RFR: 8087322: Implement a Semaphore utility class

Mon Jun 15 11:32:33 UTC 2015

On 15/06/2015 7:23 PM, Kim Barrett wrote:
> On Jun 15, 2015, at 3:17 AM, David Holmes <david.holmes at oracle.com> wrote:
>>
>> Hi Stefan,
>>
>> On 15/06/2015 4:40 PM, Stefan Karlsson wrote:
>>> Hi David,
>>>
>>> On 2015-06-15 01:47, David Holmes wrote:
>>>> Hi Stefan,
>>>>
>>>> Quick response - sorry will try to get back to this later.
>>>>
>>>> I second the comment to define an os_posix implementation and to do it
>>>> now rather than defer it for future work. Solaris supports POSIX
>>>> semaphore API (as well as the SUS/UI semaphore API). This may boil
>>>> down to only two implementations: posix and win32.
>>>
>>> This adds risk to this patch. Are we sure that the Solaris OS code
>>> doesn't rely on some implementation detail of sema_post/sema_wait that
>>> is different from how the POSIX semaphores work? For example, how it
>>> interacts with signal handlers, etc?
>>
>> Solaris supports two different semaphore API's. The POSIX API has sem_wait, sem_post etc and operates on sem_t. The other (SUS or UI or Solaris-only ?) API has sema_* and operates on sema_t - it is a very subtle difference: sem vs sema. Under the covers they are the same thing, but the API's themselves have some differences. You can use the POSIX API on Solaris, just as on Linux and hopefully BSD (and maybe AIX?)
>>
>>>>
>>>> I don't see the point of the "max" value in the API given it can't
>>>> used on all platforms.
>>>
>>> I don't want it either, but it's needed by the windows implementation. I
>>> could get rid of it if we have a sensible max value. Any suggestion on
>>> what value to use?
>>
>> On Windows pass in whatever MAX windows defines.
>>
>>>>
>>>> The posix semaphore functions return -1 and set errno on error, so any
>>>> guarantees (asserts are normally used here)
>>>
>>> I can change to asserts.
>>>
>>>> should do the appropriate errno string conversion.
>>>
>>> I followed the surrounding code. For example:
>>>
>>> 3411       jio_snprintf(msg, sizeof(msg), "Failed to reserve shared memory (errno = %d).", errno);
>>>
>>> but I see that we print a string at other places. I can change it.
>>
>> Thanks.
>>
>>>
>>> BTW, while looking at the return values of sema_wait, I found the following:
>>>
>>> 2433       while ((ret = ::sema_wait(&sig_sem)) == EINTR)
>>> 2434         ;
>>>
>>> I wonder if this code is broken. Since it checks the return value against EINTR and not errno.
>>
>> sema_wait returns zero or an error code. POSIX sem_wait returns 0/-1 and sets errno.
>
> This is exactly the question / confusion that Stefan and I discussed
> earlier in this review thread.  The documentation is unclear.
>
> The Solaris 11.2 documentation for the sema_xxx functions, describes
> the return values as:
>
>      Upon successful completion, 0 is returned; otherwise, a non-zero
>      value indicates an error.
>
> That doesn't specify that a non-zero return value can be interpreted
> as an error code.  It might empirically (or as a matter of lore) be
> that it can, but it doesn't state that.  (It's entirely possible I'm
> not aware of some overarching documentation somewhere that makes such
> a statement; I'm not that familiar with Solaris.)
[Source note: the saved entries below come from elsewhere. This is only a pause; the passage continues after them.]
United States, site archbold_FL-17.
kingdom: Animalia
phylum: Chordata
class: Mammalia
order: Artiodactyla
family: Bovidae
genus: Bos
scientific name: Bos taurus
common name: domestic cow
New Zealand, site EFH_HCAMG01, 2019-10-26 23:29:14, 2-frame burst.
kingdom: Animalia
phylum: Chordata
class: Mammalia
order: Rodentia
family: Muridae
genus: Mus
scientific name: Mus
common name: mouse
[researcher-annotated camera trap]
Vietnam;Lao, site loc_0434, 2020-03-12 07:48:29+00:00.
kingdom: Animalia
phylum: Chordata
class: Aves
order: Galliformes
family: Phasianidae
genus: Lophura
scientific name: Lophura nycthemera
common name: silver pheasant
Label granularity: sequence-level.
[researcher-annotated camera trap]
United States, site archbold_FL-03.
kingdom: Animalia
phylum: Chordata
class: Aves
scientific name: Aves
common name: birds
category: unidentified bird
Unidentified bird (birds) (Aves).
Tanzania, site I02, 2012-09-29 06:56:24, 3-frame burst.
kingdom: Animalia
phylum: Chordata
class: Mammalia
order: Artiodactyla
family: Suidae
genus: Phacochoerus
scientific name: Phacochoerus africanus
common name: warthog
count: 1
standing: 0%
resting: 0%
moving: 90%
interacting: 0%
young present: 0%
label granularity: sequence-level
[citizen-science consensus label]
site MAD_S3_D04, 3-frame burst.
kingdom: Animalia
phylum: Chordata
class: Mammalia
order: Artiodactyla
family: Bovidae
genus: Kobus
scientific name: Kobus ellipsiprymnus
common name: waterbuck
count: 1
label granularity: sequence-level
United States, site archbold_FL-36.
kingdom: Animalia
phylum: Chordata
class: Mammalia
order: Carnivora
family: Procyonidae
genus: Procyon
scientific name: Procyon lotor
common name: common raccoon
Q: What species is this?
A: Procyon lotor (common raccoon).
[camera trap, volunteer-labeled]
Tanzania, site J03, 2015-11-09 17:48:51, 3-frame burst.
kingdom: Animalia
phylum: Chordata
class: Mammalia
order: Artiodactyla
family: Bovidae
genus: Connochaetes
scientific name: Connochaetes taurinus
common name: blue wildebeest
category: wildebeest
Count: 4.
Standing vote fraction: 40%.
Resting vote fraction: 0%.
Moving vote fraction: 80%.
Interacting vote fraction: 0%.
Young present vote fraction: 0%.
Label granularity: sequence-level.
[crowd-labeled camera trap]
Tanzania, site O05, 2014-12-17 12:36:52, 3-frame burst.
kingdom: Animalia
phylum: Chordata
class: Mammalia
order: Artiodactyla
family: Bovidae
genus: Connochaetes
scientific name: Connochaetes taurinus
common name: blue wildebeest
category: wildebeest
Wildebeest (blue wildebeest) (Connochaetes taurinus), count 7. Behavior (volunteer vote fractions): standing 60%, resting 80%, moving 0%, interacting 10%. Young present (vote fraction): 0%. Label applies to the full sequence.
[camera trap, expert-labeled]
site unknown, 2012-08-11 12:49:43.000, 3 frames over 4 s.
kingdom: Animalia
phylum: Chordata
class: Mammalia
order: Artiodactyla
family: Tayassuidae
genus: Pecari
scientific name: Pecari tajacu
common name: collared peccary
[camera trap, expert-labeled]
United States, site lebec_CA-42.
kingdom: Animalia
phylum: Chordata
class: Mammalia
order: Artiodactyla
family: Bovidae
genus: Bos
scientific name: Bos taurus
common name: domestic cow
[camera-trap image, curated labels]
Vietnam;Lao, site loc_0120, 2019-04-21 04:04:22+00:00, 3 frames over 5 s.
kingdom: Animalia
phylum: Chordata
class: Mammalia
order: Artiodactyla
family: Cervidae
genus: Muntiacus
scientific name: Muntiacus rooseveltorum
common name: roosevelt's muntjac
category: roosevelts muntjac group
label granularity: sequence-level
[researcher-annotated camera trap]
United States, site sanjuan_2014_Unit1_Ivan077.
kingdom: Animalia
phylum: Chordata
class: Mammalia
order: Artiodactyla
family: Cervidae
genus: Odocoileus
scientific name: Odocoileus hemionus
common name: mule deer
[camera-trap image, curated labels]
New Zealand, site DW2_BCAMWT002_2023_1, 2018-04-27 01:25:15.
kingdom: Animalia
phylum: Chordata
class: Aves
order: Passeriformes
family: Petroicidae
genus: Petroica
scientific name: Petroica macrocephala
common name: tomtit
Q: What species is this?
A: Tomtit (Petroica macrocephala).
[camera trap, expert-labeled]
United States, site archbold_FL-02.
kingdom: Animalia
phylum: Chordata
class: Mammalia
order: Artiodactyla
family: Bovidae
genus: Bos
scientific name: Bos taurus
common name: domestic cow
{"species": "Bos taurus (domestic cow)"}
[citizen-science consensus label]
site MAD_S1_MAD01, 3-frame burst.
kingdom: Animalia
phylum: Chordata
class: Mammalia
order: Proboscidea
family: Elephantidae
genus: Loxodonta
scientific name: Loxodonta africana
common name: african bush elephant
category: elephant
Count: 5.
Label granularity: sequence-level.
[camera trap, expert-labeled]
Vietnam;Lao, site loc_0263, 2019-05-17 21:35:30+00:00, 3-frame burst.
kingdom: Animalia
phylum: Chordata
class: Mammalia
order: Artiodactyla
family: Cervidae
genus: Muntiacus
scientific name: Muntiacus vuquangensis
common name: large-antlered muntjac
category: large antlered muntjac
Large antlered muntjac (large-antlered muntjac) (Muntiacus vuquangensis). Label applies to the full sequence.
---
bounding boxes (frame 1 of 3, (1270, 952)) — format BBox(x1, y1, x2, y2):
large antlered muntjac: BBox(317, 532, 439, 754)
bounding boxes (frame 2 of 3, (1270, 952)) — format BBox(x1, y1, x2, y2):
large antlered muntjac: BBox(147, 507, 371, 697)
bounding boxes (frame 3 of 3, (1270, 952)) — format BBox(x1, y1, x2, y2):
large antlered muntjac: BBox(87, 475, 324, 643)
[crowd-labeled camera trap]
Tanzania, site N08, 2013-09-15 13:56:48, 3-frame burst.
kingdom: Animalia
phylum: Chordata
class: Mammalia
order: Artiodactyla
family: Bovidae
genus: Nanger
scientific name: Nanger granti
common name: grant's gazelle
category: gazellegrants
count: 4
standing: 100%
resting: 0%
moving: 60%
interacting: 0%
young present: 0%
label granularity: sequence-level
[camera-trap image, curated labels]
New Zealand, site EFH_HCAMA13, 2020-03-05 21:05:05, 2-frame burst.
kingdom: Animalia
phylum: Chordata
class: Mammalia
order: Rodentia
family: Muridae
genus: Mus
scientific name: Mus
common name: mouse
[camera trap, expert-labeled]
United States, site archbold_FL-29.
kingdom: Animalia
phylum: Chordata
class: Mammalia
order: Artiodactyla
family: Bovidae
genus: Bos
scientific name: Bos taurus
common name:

But is immediately followed by:

ERRORS
      These functions will fail if:

      EINVAL     The sp argument does not refer to a  valid  sema-
                 phore.

but I agree it is less than clear these are the returned values

> The documentation further contains examples, and those examples show
> the error code associated with a failure (a non-zero return value)
> being obtained from errno, not from the non-zero return value.  This
> also argues against the return value being an error code; why report
> it in multiple places?

I think you will find that this is a simple copy'n'paste error between 
the sem_ and sema_ manpages.

> Of course, one of the benefits of using the POSIX API would be that it
> eliminates such questions, as that API’s documentation is quite clear
> on this matter.
>
>>>> Defining operations as Unimplemented on Windows is bad form. I see no
>>>> reason these should be unimplemented as WaitForSingleObject handles
>>>> the required semantics.
>>>
>>> But that means adding dead/untested code. That's another kind of bad form.
>>
>> Can you elaborate on why only part of the API is being used on Windows? I would have hoped the client code was cross-platform.
>
> Only part of the API is being used on *any* platform at present.  The
> parts of the API that haven’t been implemented for Windows currently
> have no uses in our code base.  The simplest solution would be to
> eliminate (for all ports) the unused part of the API, and add it back
> if someone actually needs it in the future.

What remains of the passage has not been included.